El irlandés
por Artemisa D. Covarrubias Zamora
Lo primero que todos vieron fue su pelo rojo. El supuesto padre dejó de llorar y por un momento se arrepintió de su regreso apresurado al buen camino, después de haber sido tan cabrón y tan hijo de la chingada.
Le había encontrado la belleza a la piel de su preñada esposa, el olor dulzón del sostén cuando se lo quitaba al final del día. El cabello lustroso y abundante cayendo por su espalda cada mañana, cuando ella se sentaba a la orilla de la cama y esperaba sabe qué cosa, en silencio, meditabunda, con los ojos medio cerrados, ya en los últimos días, en los que se levantaba con lentitud, pesada con esas carnes propias y ajenas.
Los últimos días la veía con atención. Cuando se lavaba los dientes o se miraba en el espejo. Concentrada siempre. ¿Qué había más allá de esa mirada? ¿Qué tanto calculaba? ¿Adónde iban sus pensamientos y por qué ya no se los contaba como antes?
Dejó de usar zapatos complicados de abrochar y ya no le ayudaba ni en esas pequeñeces ni para abrir la mermelada que le ponía a las tortillas de harina —ese gusto había sido desplazado por los verdaderos antojos del embarazo—. Su cuerpo joven se veía mejor enmarcado a la luz de la ventana. En ella no importaba la hora en que el sol la mirara, su piel reflejaba los tonos morenos y dorados impuestos por el embarazo o quizá siempre los había tenido.
Llevaba dos meses sobrio. “Ni una gota de alcohol”, prometió. Ya no más jaloneo, siempre en la cama después de las nueve. Y, sobre todo, la historia completa de la aventura con “la putilla esa”, como la llamaba su esposa.
Solo dos veces no llegó a la hora acordada. El festejo de cumpleaños de su amigo se extendió un poco más, y las cervezas y el baile con las morritas le hicieron olvidar que ahora tenía un compromiso. Se quedó dormido en el carro, que se descargó por permanecer con las luces encendidas lo que restó de la noche y el inicio de la mañana.
Lo despertó un hombre de la basura, quien le pedía su domingo mientras el camión —con el ruidajo y el olor de los jugos fétidos impregnados en el metal del cargador trasero— se estacionaba al lado de su cochecito azul.
Su mujer no lo había ido a buscar. Estaba enojada, de seguro.
Los cristales no subían y el carro estaba muerto, como él. Lo sabía. Dentro de la casa, ella seguía dormida. La suerte le sonrió. Se metió en la cama y la buscó para abrazarla. Ella no se opuso. Esa era la prueba de su inocencia.

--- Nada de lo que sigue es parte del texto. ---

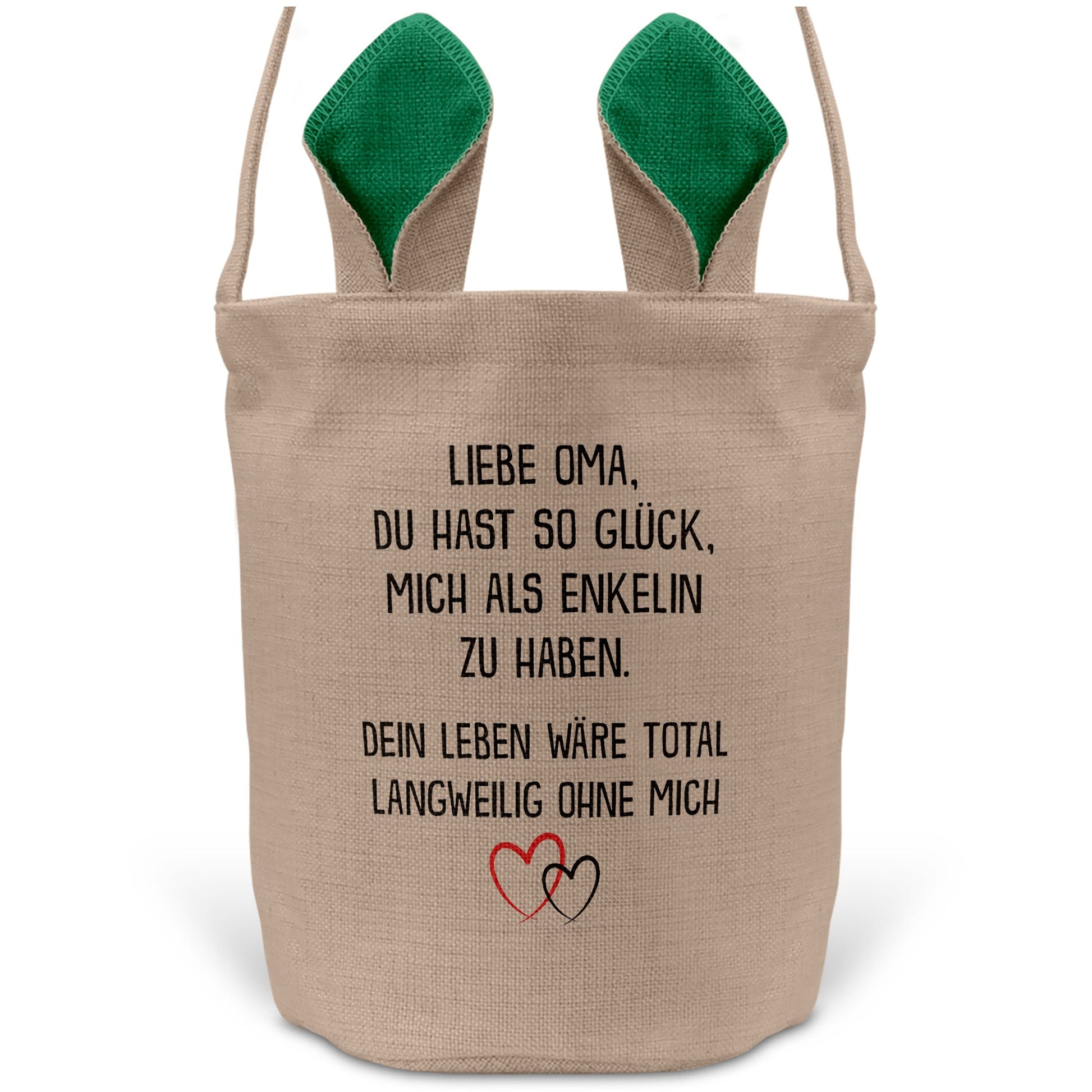 22Feels® Oma Osterkorb von Enkelin Grossmutter mit Henkel Ostergeschenk Tragetasche Ostern Deko Osternest Körbchen Hasenohren (Beige/Grün)-Ostern Tragetasche-22Feels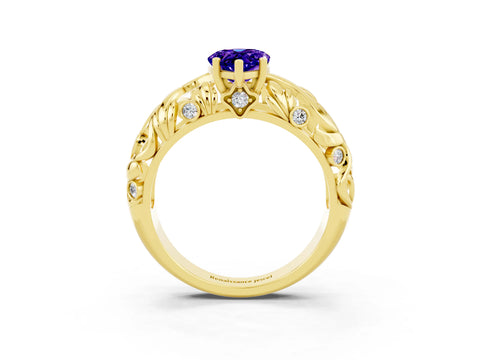 Yellow gold Pear Cut Solitaire Tanzanite Leaf-Inspired Vine Band Ring with Prong Setting_3
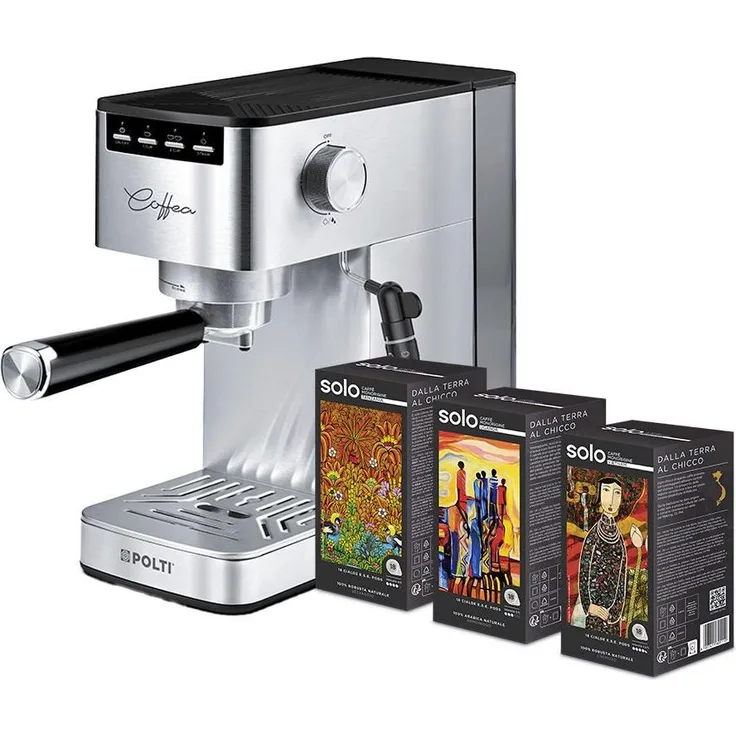 Polti Coffea P10S, Espresso Kaffeemaschine für Kaffeepads und gemahlenen Kaffee, 15 bar Druck, integrierter Milchaufschäumer, Silber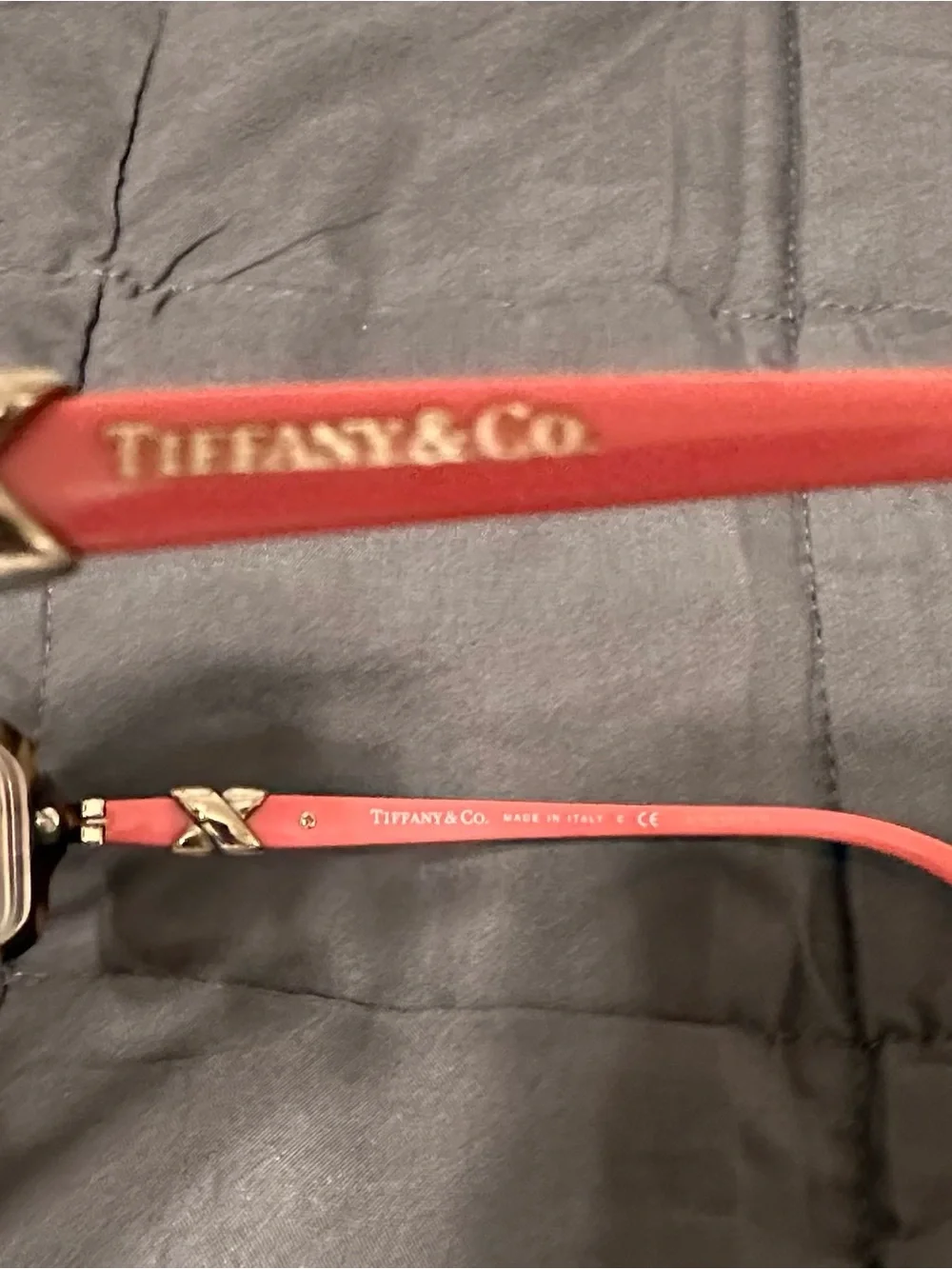 Tiffany & Co. Coral Pink Temple Eyeglass Frames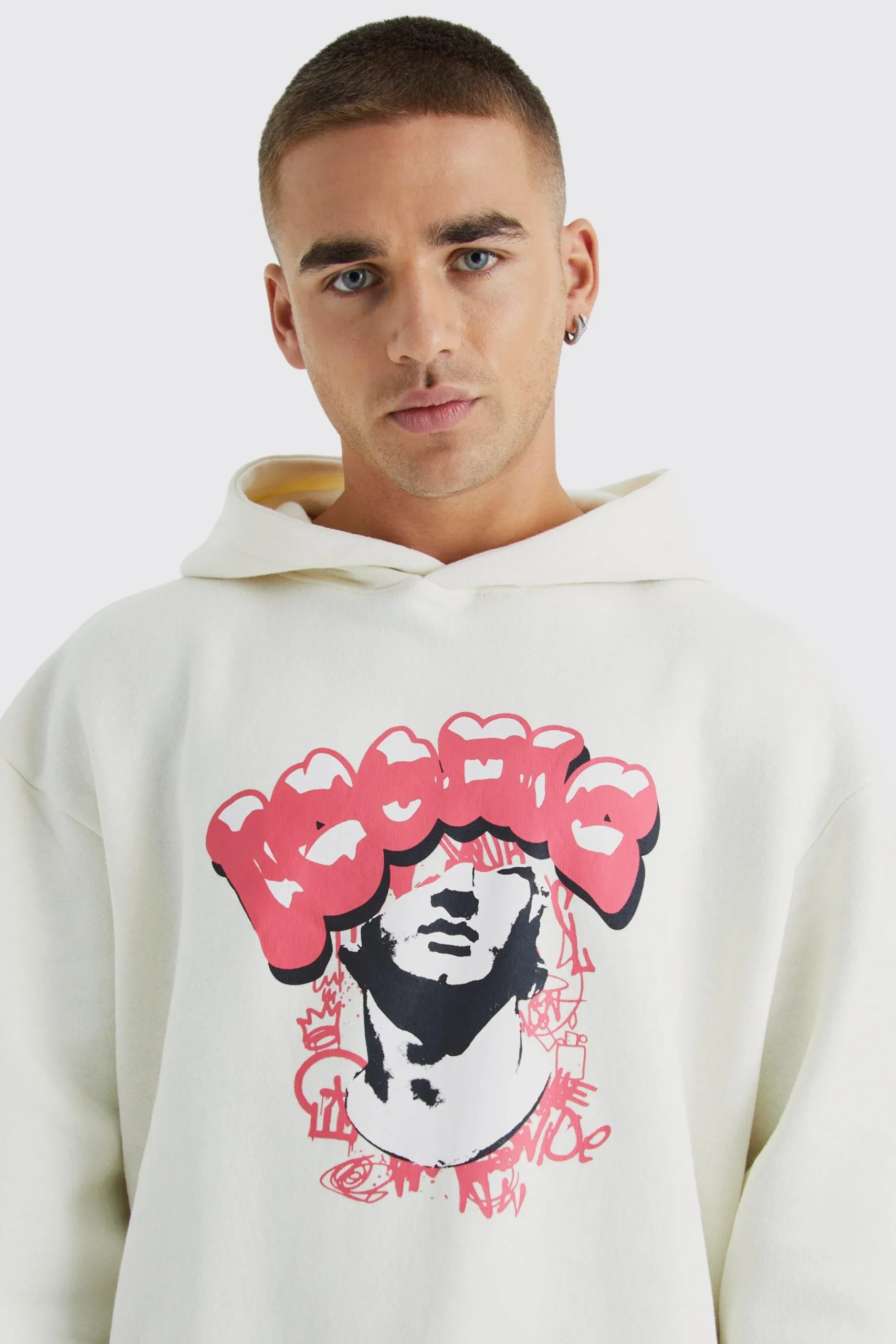 Oversized Boxy Homme Print Hoodie | BoohooMAN UK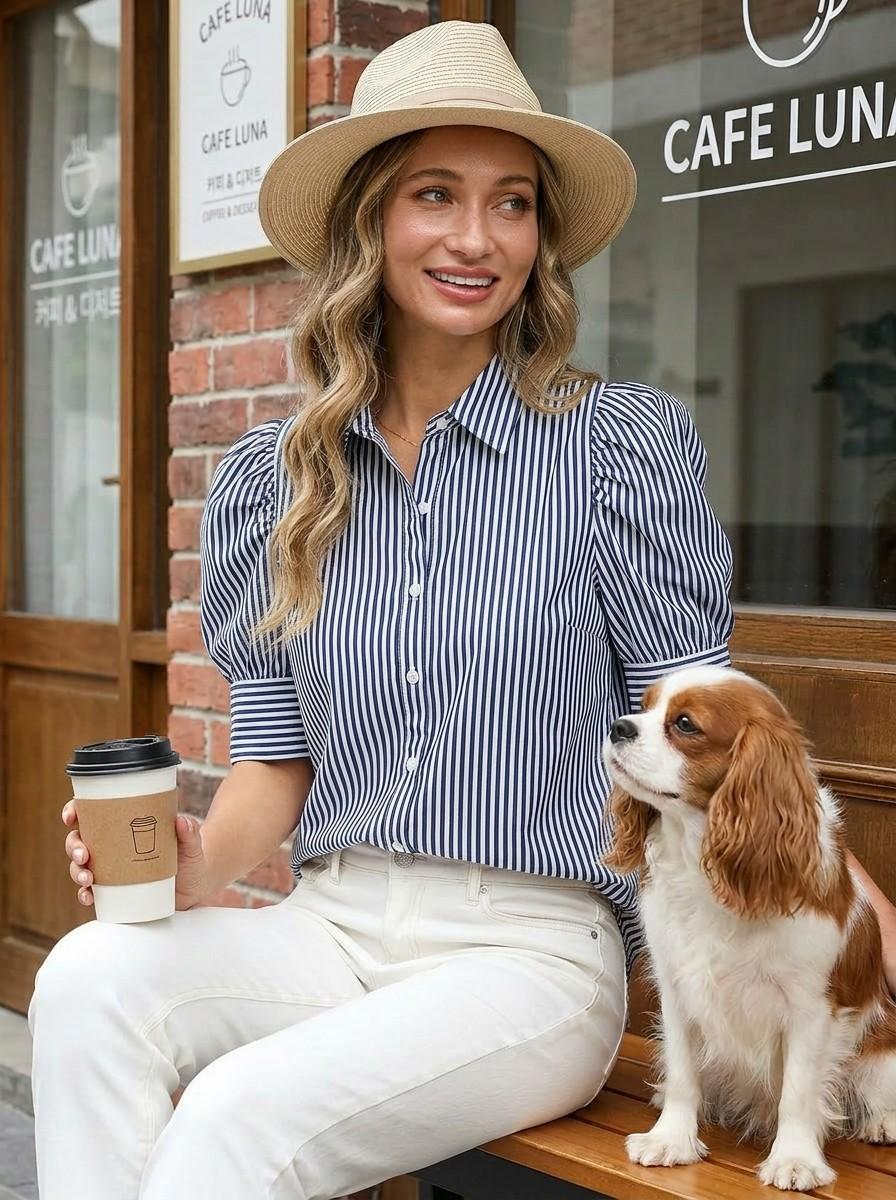 Short Puff Sleeve Striped Shirt Top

La segunda vez ni siquiera dependió de él. De esa ocasión no podía culparlo —y si no le creía… ¡allá ella!—, por más que no se pudieran explicar por qué lo encontró como Dios lo trajo al mundo, desnudo y sin ilusiones porque seguía borracho, sobre la pila de cemento del lavadero.
Esa vez ella solo soltó unas lágrimas, pero se calmó pronto. No fue como en las peleas pasadas, que duraba días sin hablarle y sin besarlo al despertar y al irse a dormir.
Quizá ella ya aceptaba que él era un buen hombre, por eso no comprendía ni podía explicarse en qué momento se habían invertido los papeles y había terminado viéndole la cara de idiota, si ella siempre era la agredida.
Ese niño no era de él. ¿En qué momento conoció a un güero pelirrojo?
Durante el silencio sepulcral de la sala de parto y al comienzo de los llantos del bebé, el hombre dio la espalda al que ahora era su pasado, y abandonó cualquier tipo de remordimiento que hubiera albergado durante tantos meses.
Al cerrarse la puerta, la mujer dejó escapar un suspiro y mirando al cielo, dijo: “¡Gracias, Dios!” Nunca le contó que sus abuelos fueron inmigrantes irlandeses, y eso la salvó de una vida desgraciada de casada.